This can also be solved with sqrt decomposition and simple segment tree.
Let block_size be K
Time Complexity : O( N*N/K + Q*K*\log_2(N)*\log_2(N) )
Space Complexity : O( N*N/K )
Implementation : CodeChef: Practical coding for everyone ( passes in 1.91 secs)
The expression is minimum for K = 25

Idea:

  • We store the answers for all L,R where L is a multiple of K and L<= R <= N.
    Now we can get these answers in O(1).
  • Now for each query [L,R] break the range into two parts [L,M] and [M+1,R] such that M+1 is a multiple of K
  • Length of [L,M] should be as small as possible and hence it will be at most K-1. Now since we have answer for range [M+1,R], the only part left is all when Chef starts his journey in range [L,M].
  • Build a segment tree which can for each query [L1,R1], find the maximum length of increasing sequence starting at index L1 ( That is l=L ). It can be proved that such a sequence will always be unique. So we can build a merge sort kind of tree and answer queries in O( \log_2(N)*\log_2(N) )
13 Likes

So for what max value of K does this logic AC ?

Was this a problem of longest increasing subsequence ? I was getting WA for some when I used LIS algo in my code. Please someone help me regarding this

1 Like

No, It wasn’t the LIS problem. Please read the problem carefully.

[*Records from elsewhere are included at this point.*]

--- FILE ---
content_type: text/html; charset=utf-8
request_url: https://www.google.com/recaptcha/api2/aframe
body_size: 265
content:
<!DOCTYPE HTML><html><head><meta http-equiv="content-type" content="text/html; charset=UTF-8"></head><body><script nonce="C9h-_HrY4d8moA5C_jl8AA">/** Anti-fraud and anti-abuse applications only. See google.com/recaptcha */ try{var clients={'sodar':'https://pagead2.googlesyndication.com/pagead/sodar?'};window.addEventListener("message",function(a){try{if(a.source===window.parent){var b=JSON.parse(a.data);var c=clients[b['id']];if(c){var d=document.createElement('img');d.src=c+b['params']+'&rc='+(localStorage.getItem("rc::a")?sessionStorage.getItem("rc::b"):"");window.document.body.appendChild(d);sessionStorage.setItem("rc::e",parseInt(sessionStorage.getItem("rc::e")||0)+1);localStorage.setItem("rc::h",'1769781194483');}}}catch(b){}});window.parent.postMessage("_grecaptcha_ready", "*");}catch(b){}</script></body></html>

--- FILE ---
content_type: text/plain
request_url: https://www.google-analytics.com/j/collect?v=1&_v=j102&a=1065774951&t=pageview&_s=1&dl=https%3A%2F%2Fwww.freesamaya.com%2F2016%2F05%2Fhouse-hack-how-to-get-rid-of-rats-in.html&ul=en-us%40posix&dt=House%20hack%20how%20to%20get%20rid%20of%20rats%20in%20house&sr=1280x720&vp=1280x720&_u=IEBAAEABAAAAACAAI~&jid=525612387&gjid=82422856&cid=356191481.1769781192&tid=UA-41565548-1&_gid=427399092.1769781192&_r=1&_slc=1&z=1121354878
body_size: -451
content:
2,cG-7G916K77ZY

I’m hitting my head for 3 days to understand the actual problem statement. How is it different from LIS can you please explain ? I’m new to competitive programming

1 Like

LIS will fail.
Example :
{ 1, 100, 2, 101, 3, 102, 4, 5, 6, 7, 8, 9, 10 }

LIS will give answer = 10 ( 1, 2, 3, …,10)
But you can easily check that answer is 7 ( 4, 5, … ,10)

1 Like

I think maybe upto 40 it will AC. You can verify though.

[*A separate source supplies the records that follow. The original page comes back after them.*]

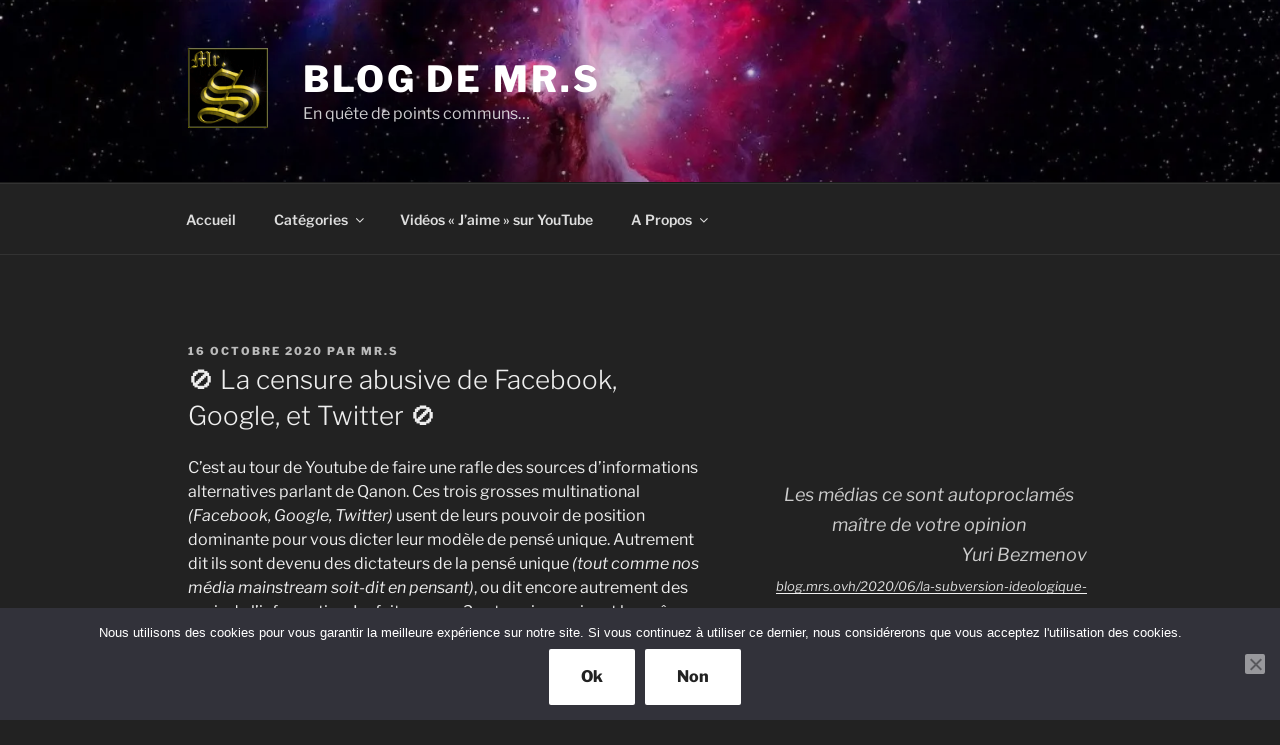

--- FILE ---
content_type: text/html; charset=utf-8
request_url: https://www.google.com/recaptcha/api2/aframe
body_size: 267
content:
<!DOCTYPE HTML><html><head><meta http-equiv="content-type" content="text/html; charset=UTF-8"></head><body><script nonce="cPM_TRVxOqOJAawkPRGvQA">/** Anti-fraud and anti-abuse applications only. See google.com/recaptcha */ try{var clients={'sodar':'https://pagead2.googlesyndication.com/pagead/sodar?'};window.addEventListener("message",function(a){try{if(a.source===window.parent){var b=JSON.parse(a.data);var c=clients[b['id']];if(c){var d=document.createElement('img');d.src=c+b['params']+'&rc='+(localStorage.getItem("rc::a")?sessionStorage.getItem("rc::b"):"");window.document.body.appendChild(d);sessionStorage.setItem("rc::e",parseInt(sessionStorage.getItem("rc::e")||0)+1);localStorage.setItem("rc::h",'1769681221760');}}}catch(b){}});window.parent.postMessage("_grecaptcha_ready", "*");}catch(b){}</script></body></html>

Consider the array [1, 2, 5, 3, 4]. Here the LIS is [1, 2, 3, 4], But according to
problem if you start with 1 the sequence will be [1, 2, 5].

1 Like

I solved this problem without using segment tree. I just used array and stack, I think the test files was not so strong.
My Solution - CodeChef: Practical coding for everyone

3 Likes

No, you can’t use LIS concept in this question suppose you chose a sub array 1 2 1000 3 4
So for LIS concept the longest sequence will be (1 2 3 4) but for the question the longest will be (1 2 1000) only as u dont have choice for 1000 to take it or not if you encounter a no. Greater than prev you have to take it . Hope it helps

2 Likes

You could have reported in comments section :stuck_out_tongue:

Thanks guys , I got it now :slight_smile:

Welcome Hitesh!

I used range maximum query and binary lifting to solve this problem, the main idea is the following.

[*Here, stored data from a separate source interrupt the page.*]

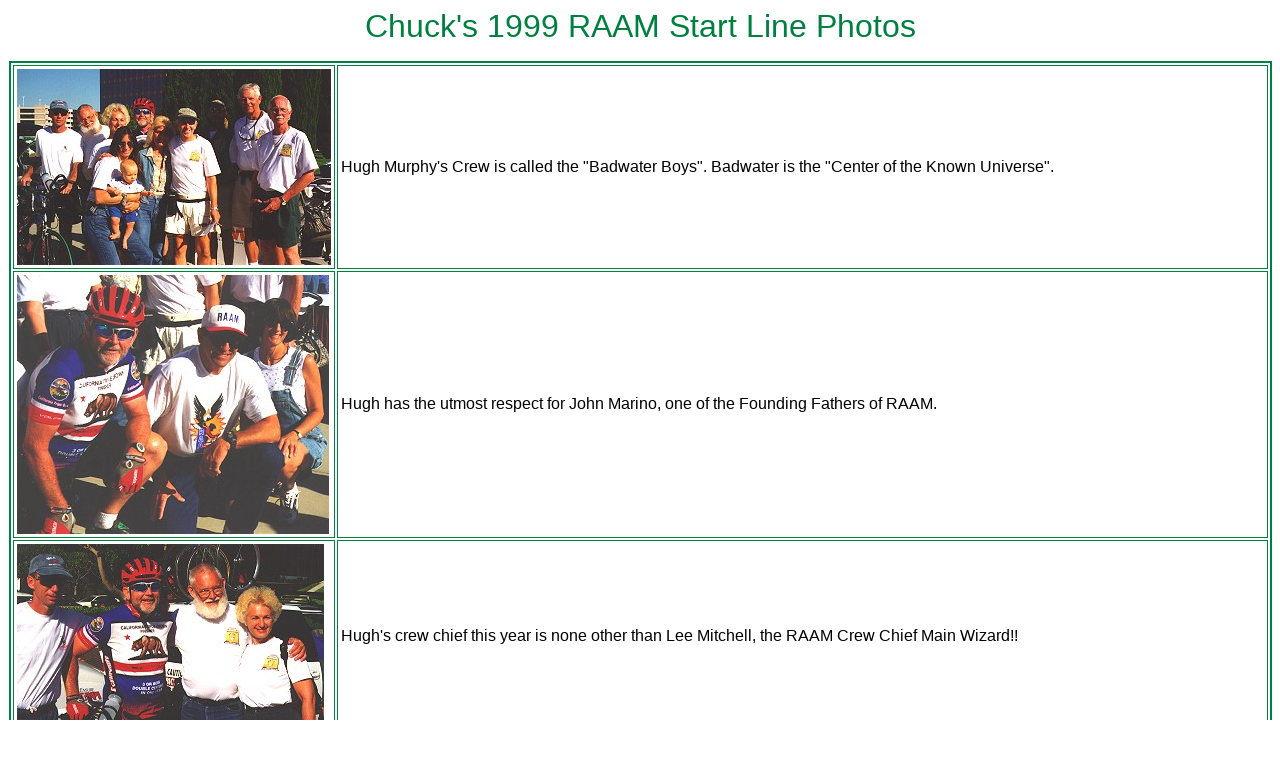

--- FILE ---
content_type: text/html
request_url: http://caltriplecrown.com/99RAAMPhoto.htm
body_size: 968
content:
<!DOCTYPE HTML PUBLIC "-//IETF//DTD HTML//EN">
<html>

<head>
<title>Chuck's 1999 RAAM Start Line Photos</title>
</head>

<body bgcolor="#FFFFFF">

<p align="center"><font color="#008040" size="6" face="arial">Chuck's 1999 RAAM Start Line Photos</font></p>

<center>
<table border="2" cellpadding="3" bordercolor="#008040">
	<tr>
		<td><img src="images/RAAM9901.jpg"></td>
		<td><font face="arial">Hugh Murphy's Crew is called the "Badwater Boys".  Badwater is the "Center of the 			Known Universe".</font></td>
	</tr>
	<tr>
		<td><img src="images/RAAM9902.jpg"></td>
		<td><font face="arial">Hugh has the utmost respect for John Marino, one of the Founding Fathers of 			RAAM.</font></td>
	</tr>
	<tr>
		<td><img src="images/RAAM9903.jpg"></td>
		<td><font face="arial">Hugh's crew chief this year is none other than Lee Mitchell, the RAAM Crew
			Chief Main Wizard!!</font></td>
	</tr>
	<tr>
		<td><img src="images/RAAM9904.jpg"></td>
		<td><font face="arial">Michael Shermer, RAAM Race Director, just announced Hugh's name.</font></td>
	</tr>
	<tr>
		<td><img src="images/RAAM9905.jpg"></td>
		<td><font face="arial">In the Over 50 Division, Hugh has just one competitor, Hans-Jurgen Schmidt from 			Germany who is to the right of Hugh in this photo.</font></td>
	</tr>
	<tr>
		<td><img src="images/RAAM9906.jpg"></td>
		<td><font face="arial">Cameras are everywhere at the start of RAAM!!</font></td>
	</tr>
	<tr>
		<td><img src="images/RAAM9907.jpg"></td>
		<td><font face="arial">Gerry Tatrai, last year's RAAM Solo Winner, is being introduced by Michael 			Shermer.</font></td>
	</tr>
	<tr>
		<td><img src="images/RAAM9908.jpg"></td>
		<td><font face="arial">The Start Gun is about to go off!!</font></td>
	</tr>
</table>
</center>

<br>

<a href="99RAAMPhoto2.htm"><font face="Arial">Check out the other RAAM Start Line Photos</font></a>

<br><br>

<a href="99RAAMup.htm#top"><font face="Arial">Return to RAAM Hot Item Updates</font></a>	

</body>
</html>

If we connect each element to its next greater element with an edge; and those which don’t have a next greater element to a universal root, we get a rooted tree. Observe that the indices of the array act as exit numbers in the rooted tree.

Now the queries become, given the two exit numbers, find the maximum length of a chain.

Now the nodes between two exit numbers contain some(possibly zero) entire subtrees and at most one partial subtree. We use Range Maximum query for the entire subtrees and Binary Lifting for the partial subtrees.

my code: CodeChef: Practical coding for everyone

6 Likes

This can be done with range max segment tree + stack + next greater element.

1 Like

I did exactly this too, was going to post it here but saw your comment. :slight_smile: In my case I used constant of 330, but I suspect many other values work too - it essentially got accepted on a very first attempt of choosing this constant.

Here’s my submission in case anyone wants to take a look - CodeChef: Practical coding for everyone.

1 Like

I did not understand this part, Please someone explain this part.
Btw the problem is very good.

This post was flagged by the community and is temporarily hidden.

@llaki10 I really did not expect anyone using this approach :stuck_out_tongue:
But you have used it ! :slight_smile: :handshake: